#### Dataset:
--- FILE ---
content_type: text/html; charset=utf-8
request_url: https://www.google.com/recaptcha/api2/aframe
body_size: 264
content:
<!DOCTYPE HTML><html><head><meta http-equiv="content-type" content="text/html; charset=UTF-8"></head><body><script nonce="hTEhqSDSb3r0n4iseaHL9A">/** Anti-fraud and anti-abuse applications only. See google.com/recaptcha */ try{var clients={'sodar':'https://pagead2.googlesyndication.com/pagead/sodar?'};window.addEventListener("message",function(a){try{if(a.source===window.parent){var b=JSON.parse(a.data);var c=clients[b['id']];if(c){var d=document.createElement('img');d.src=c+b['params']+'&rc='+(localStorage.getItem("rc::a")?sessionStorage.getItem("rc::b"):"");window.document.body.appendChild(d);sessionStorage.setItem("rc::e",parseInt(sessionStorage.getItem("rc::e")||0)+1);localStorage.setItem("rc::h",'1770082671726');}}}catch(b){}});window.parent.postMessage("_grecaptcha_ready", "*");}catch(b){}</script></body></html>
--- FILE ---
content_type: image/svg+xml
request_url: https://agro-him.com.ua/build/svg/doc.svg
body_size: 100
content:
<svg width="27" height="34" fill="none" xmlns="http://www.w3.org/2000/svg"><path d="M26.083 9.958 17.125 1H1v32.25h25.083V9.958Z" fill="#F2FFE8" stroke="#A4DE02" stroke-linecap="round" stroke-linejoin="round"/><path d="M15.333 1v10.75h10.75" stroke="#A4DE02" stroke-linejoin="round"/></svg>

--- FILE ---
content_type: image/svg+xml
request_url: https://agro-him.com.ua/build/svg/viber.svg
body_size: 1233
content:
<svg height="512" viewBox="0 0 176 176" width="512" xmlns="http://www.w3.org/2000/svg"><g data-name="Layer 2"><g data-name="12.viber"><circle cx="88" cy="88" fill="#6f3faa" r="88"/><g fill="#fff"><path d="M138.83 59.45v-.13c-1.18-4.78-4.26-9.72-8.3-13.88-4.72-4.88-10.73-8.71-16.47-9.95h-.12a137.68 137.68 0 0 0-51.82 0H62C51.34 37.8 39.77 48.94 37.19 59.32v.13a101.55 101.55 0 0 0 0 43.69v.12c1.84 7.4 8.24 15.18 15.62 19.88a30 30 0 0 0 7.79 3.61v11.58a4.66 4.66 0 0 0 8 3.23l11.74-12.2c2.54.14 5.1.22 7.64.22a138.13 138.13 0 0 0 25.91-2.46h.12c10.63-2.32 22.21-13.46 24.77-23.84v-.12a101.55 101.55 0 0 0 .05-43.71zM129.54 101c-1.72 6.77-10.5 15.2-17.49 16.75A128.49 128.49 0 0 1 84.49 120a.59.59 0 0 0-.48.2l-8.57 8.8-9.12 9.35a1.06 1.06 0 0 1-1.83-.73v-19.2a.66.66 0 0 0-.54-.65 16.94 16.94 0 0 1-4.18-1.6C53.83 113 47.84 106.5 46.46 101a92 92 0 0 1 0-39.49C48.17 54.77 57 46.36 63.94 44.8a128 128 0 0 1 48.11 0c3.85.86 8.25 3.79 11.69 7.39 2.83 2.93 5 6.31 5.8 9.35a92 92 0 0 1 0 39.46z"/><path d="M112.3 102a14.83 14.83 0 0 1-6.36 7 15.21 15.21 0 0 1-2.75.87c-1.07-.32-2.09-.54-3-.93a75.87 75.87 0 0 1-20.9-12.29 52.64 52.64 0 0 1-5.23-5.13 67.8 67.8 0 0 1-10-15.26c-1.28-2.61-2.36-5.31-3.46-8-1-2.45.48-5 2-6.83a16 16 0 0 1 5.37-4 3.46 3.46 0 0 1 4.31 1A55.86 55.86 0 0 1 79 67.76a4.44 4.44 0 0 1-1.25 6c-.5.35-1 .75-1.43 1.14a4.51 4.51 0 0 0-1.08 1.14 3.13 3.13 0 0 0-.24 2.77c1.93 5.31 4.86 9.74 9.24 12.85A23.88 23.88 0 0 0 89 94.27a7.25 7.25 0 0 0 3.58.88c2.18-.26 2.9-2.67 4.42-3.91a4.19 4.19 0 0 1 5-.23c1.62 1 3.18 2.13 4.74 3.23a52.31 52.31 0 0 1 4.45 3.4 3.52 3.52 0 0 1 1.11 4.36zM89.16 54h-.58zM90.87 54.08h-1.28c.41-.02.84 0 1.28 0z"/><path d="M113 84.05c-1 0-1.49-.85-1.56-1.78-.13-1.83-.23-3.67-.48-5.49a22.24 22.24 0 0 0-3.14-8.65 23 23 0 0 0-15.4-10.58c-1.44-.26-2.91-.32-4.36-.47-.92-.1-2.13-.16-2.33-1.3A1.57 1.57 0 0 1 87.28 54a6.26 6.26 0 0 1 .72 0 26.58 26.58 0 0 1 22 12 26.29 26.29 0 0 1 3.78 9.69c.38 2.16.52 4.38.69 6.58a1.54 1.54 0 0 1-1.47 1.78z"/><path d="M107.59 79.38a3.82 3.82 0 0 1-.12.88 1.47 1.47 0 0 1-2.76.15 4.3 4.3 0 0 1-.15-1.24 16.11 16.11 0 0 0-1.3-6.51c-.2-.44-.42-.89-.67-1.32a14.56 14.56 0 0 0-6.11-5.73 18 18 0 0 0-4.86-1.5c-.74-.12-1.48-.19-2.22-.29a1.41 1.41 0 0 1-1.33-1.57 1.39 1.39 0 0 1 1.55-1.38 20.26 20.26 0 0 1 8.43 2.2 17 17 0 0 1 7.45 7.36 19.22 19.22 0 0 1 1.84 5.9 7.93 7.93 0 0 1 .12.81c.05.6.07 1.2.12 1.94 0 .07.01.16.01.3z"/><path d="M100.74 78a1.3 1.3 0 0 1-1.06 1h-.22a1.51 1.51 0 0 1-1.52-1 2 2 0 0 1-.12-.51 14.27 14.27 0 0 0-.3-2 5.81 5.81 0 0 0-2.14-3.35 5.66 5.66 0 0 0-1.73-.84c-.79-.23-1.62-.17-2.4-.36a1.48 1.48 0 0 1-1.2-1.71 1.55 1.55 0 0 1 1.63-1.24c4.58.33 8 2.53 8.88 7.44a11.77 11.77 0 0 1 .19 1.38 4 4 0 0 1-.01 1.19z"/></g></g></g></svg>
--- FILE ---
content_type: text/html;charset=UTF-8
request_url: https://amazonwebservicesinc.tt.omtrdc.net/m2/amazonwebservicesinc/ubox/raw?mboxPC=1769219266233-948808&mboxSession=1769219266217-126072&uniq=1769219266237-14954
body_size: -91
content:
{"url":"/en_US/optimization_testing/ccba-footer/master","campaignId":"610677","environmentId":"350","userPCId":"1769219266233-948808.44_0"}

#### Work task:
Which lines in the material contain the word "build"? Pull each of them out.

#### Your solution:
request_url: https://agro-him.com.ua/build/svg/doc.svg
request_url: https://agro-him.com.ua/build/svg/viber.svg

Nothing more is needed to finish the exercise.